• **TAREFAS A REALIZAR**
1. Atualize o trecho do texto sobre juizados especiais que começa em "JUIZADO ESPECIAL. INFORMALIDADE" e termina em "O RECURSO. UNÂNIME.", colocando "SIMPLICIDADE" no lugar de "INFORMALIDADE".
2. Diga se cada afirmação abaixo está de acordo com o texto sobre juizados especiais, respondendo sim ou não e citando as palavras do texto que decidem a questão. (a) A inquirição de técnicos prevista no art. 35 da Lei 9.099/95 equivale a prova pericial. (b) O recurso foi desprovido por unanimidade. (c) O julgamento ocorreu em 19/09/2000.
3. Por favor, retome o texto sobre juizados especiais a partir do ponto em que ele para.

• **TEXTO FORNECIDO**
- - - - -

JUIZADO ESPECIAL. INFORMALIDADE NA PRODUÇÃO DE PROVAS. OS LIMITES DA SENTENÇA
TERMINATIVA. 1. A INFORMALIDADE DOS ATOS DOS JUIZADOS ESPECIAIS EXIGE DA PARTE
DILIGÊNCIAS ESPECIAIS. AS RESPECTIVAS ALEGAÇÕES, DEVEM ESTAR INSTRUÍDAS COM
TODOS OS DADOS E INFORMAÇÕES A SEU ALCANCE. 2. A INQUIRIÇÃO DE TÉCNICOS
PREVISTA NO ART.35 DA LEI 9.099/95 NÃO SE TRADUZ EM PROVA PERICIAL. 3. A
SENTENÇA TERMINATIVA (ART.267 CPC C/C.51 LEI 9.099/95) ESGOTA OS SEUS EFEITOS
NO PROCESSO ONDE FOI PROFERIDA. Decisão - DESPROVER O RECURSO. UNÂNIME.
(APELAÇÃO CÍVEL NO JUIZADO ESPECIAL 19990110811336ACJ DF - Registro do Acórdão
Número : 131918 - Data de Julgamento : 19/09/2000 - Órgão Julgador : Primeira
Turma Recursal dos Juizados Especiais Cíveis e Criminais do D.F. - Relator :
ANTONINHO LOPES - Publicação no DJU: 21/11/2000 Pág. : 40
Assim,
admitida referida espécie de prova, caberia indagar: em que tipo de matéria ela
poderia ser produzida sem suscitar a alegação defensiva de cerceamento do
direito de defesa pela parte demandada?

- - - - -

(Registros de raciocínio espacial)
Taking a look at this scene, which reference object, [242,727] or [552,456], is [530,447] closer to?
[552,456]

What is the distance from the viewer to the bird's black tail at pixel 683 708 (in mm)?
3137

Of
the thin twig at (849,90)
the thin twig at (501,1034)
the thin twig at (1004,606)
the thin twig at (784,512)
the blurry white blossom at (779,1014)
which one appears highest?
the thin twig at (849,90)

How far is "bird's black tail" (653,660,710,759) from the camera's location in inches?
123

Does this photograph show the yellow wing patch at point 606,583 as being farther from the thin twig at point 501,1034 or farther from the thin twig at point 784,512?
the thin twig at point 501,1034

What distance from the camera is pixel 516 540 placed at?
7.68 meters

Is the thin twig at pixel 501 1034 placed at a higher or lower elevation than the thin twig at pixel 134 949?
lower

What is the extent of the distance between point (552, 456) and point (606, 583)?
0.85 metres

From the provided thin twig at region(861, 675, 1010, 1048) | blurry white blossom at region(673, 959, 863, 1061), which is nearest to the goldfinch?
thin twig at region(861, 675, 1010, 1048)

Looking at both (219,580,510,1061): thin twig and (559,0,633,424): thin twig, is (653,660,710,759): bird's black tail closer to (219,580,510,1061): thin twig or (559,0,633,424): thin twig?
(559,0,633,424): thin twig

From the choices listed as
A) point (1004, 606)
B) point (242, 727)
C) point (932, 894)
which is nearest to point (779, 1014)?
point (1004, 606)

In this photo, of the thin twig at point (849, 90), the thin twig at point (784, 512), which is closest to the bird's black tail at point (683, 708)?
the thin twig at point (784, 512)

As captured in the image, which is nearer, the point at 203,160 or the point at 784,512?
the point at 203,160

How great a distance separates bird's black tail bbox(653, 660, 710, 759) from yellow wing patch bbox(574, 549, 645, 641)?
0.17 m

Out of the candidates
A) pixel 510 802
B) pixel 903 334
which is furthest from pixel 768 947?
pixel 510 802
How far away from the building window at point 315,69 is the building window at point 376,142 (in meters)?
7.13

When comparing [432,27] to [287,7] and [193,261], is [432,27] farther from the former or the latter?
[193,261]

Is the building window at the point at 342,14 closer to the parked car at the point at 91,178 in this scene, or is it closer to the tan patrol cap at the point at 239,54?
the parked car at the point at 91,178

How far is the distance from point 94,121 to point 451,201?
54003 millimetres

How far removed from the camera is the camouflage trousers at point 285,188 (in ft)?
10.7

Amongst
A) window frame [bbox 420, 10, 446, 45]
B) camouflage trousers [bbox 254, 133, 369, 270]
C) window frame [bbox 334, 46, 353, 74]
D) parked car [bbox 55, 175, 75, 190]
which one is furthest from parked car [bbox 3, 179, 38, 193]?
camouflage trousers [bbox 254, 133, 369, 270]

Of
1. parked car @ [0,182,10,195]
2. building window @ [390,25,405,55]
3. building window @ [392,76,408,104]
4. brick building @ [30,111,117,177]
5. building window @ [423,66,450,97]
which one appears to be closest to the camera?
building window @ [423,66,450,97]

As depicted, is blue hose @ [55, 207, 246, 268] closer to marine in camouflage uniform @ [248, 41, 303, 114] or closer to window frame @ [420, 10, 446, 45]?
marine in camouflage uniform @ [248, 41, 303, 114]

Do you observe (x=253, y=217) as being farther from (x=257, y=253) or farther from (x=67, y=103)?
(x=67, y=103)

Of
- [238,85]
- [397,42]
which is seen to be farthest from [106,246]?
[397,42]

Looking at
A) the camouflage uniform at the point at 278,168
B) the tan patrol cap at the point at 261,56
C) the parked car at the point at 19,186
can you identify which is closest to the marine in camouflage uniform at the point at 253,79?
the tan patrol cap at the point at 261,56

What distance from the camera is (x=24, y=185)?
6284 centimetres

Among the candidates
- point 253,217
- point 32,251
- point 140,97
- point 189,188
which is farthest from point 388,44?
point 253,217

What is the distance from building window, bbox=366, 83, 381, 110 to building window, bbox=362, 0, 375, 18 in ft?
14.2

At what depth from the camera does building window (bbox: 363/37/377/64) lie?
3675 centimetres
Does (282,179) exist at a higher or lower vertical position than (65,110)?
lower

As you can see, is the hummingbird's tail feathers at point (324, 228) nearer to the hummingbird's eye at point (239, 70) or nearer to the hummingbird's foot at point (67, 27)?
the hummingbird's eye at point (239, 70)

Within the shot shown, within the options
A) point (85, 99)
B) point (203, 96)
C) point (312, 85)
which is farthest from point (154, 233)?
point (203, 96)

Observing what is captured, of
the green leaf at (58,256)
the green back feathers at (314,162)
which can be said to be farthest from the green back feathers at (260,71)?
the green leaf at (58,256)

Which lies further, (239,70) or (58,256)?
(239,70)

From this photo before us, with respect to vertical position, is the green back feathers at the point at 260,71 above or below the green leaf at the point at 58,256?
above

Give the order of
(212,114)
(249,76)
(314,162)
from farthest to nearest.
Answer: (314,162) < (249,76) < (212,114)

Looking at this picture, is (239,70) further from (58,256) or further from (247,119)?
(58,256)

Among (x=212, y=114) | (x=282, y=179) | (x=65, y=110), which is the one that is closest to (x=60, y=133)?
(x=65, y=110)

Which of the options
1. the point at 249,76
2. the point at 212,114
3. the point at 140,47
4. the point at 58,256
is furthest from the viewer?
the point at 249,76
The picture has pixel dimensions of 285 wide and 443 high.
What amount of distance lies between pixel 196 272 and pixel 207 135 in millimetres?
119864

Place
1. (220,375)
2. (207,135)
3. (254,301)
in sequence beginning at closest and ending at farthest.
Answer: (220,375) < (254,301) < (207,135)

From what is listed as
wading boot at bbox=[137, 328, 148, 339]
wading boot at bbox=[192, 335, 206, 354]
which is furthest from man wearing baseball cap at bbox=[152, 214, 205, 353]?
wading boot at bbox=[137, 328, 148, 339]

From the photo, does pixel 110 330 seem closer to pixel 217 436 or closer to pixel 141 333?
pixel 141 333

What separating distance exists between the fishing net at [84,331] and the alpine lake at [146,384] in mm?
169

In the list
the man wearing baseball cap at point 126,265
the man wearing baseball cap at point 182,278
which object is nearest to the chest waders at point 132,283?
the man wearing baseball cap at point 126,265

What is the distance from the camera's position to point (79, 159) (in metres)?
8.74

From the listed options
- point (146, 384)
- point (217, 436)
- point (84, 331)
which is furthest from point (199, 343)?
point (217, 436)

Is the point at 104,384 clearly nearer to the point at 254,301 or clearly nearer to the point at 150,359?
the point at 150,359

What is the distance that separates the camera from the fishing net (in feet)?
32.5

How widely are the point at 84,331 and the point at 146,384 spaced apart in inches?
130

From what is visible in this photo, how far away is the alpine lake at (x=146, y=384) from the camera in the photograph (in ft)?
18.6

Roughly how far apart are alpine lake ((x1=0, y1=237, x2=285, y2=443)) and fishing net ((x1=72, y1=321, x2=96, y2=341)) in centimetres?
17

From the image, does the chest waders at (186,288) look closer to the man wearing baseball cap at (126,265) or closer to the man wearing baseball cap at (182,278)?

- - - - -

• **RESPOSTAS ÀS TAREFAS**
1.
JUIZADO ESPECIAL. SIMPLICIDADE NA PRODUÇÃO DE PROVAS. OS LIMITES DA SENTENÇA
TERMINATIVA. 1. A SIMPLICIDADE DOS ATOS DOS JUIZADOS ESPECIAIS EXIGE DA PARTE
DILIGÊNCIAS ESPECIAIS. AS RESPECTIVAS ALEGAÇÕES, DEVEM ESTAR INSTRUÍDAS COM
TODOS OS DADOS E INFORMAÇÕES A SEU ALCANCE. 2. A INQUIRIÇÃO DE TÉCNICOS
PREVISTA NO ART.35 DA LEI 9.099/95 NÃO SE TRADUZ EM PROVA PERICIAL. 3. A
SENTENÇA TERMINATIVA (ART.267 CPC C/C.51 LEI 9.099/95) ESGOTA OS SEUS EFEITOS
NO PROCESSO ONDE FOI PROFERIDA. Decisão - DESPROVER O RECURSO. UNÂNIME.

2.
(a) Não: "NÃO SE TRADUZ EM PROVA PERICIAL".
(b) Sim: "DESPROVER O RECURSO. UNÂNIME."
(c) Sim: "Data de Julgamento : 19/09/2000".

3.
De
fato, a praxe forense nos ensina que, para fins defensivos, busca a parte
acionada lançar mão de todos os meios processuais ao seu alcance, não sendo
raras as contestações contendo alegações preliminares no sentido de extinção do
feito sem julgamento do mérito, por incompetência absoluta do Juízo, em face da
referida necessidade de produção de prova pericial.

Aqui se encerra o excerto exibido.